_Listed entries_.
══════════════════════════════

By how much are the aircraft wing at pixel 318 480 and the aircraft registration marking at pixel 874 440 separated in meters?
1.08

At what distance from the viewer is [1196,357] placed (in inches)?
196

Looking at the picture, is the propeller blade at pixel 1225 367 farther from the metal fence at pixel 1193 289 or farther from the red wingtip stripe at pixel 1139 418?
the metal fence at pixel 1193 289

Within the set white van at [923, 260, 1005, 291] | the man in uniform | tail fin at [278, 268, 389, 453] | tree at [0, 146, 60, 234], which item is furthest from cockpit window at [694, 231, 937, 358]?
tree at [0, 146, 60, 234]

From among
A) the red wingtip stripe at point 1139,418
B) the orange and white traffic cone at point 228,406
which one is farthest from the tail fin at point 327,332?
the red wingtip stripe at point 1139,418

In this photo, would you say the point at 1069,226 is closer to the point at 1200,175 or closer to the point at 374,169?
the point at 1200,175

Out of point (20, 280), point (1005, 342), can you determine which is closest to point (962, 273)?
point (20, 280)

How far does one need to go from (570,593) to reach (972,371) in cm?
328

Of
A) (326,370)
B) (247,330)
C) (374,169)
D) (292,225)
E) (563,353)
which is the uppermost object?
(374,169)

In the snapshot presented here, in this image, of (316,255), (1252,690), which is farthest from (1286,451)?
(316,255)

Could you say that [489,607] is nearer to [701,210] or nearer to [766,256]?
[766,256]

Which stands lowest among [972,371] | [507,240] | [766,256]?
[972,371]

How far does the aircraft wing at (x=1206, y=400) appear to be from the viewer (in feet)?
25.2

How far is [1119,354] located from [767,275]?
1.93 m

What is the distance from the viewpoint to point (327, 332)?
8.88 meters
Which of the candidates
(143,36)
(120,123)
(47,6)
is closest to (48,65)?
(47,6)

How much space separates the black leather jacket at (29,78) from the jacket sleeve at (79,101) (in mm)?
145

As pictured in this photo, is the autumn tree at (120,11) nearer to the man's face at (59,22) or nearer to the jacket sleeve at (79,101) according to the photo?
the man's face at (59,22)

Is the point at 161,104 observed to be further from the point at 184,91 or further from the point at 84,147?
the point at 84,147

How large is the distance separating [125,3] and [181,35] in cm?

══════════════════════════════

_Requirement_.
Reproduce every one of the records above verbatim, keeping each line and line break unchanged.

_Task response_.
By how much are the aircraft wing at pixel 318 480 and the aircraft registration marking at pixel 874 440 separated in meters?
1.08

At what distance from the viewer is [1196,357] placed (in inches)?
196

Looking at the picture, is the propeller blade at pixel 1225 367 farther from the metal fence at pixel 1193 289 or farther from the red wingtip stripe at pixel 1139 418?
the metal fence at pixel 1193 289

Within the set white van at [923, 260, 1005, 291] | the man in uniform | tail fin at [278, 268, 389, 453] | tree at [0, 146, 60, 234], which item is furthest from cockpit window at [694, 231, 937, 358]?
tree at [0, 146, 60, 234]

From among
A) the red wingtip stripe at point 1139,418
B) the orange and white traffic cone at point 228,406
which one is farthest from the tail fin at point 327,332?
the red wingtip stripe at point 1139,418

In this photo, would you say the point at 1069,226 is closer to the point at 1200,175 or closer to the point at 374,169?
the point at 1200,175

Out of point (20, 280), point (1005, 342), can you determine which is closest to point (962, 273)?
point (20, 280)

How far does one need to go from (570,593) to reach (972,371) in cm?
328

Of
A) (326,370)
B) (247,330)
C) (374,169)
D) (292,225)
E) (563,353)
which is the uppermost object?
(374,169)

In the snapshot presented here, in this image, of (316,255), (1252,690), which is farthest from (1286,451)?
(316,255)

Could you say that [489,607] is nearer to [701,210] or nearer to [766,256]?
[766,256]

Which stands lowest among [972,371] | [507,240] | [766,256]?
[972,371]

How far does the aircraft wing at (x=1206, y=400) appear to be from the viewer (in feet)?
25.2

How far is [1119,354] located from [767,275]?
1.93 m

What is the distance from the viewpoint to point (327, 332)?
8.88 meters
Which of the candidates
(143,36)
(120,123)
(47,6)
is closest to (48,65)?
(47,6)

How much space separates the black leather jacket at (29,78) from the jacket sleeve at (79,101) (in mm)?
145

As pictured in this photo, is the autumn tree at (120,11) nearer to the man's face at (59,22) or nearer to the jacket sleeve at (79,101) according to the photo?
the man's face at (59,22)

Is the point at 161,104 observed to be further from the point at 184,91 or further from the point at 84,147?
the point at 84,147

How large is the distance separating [125,3] and [181,35] in cm?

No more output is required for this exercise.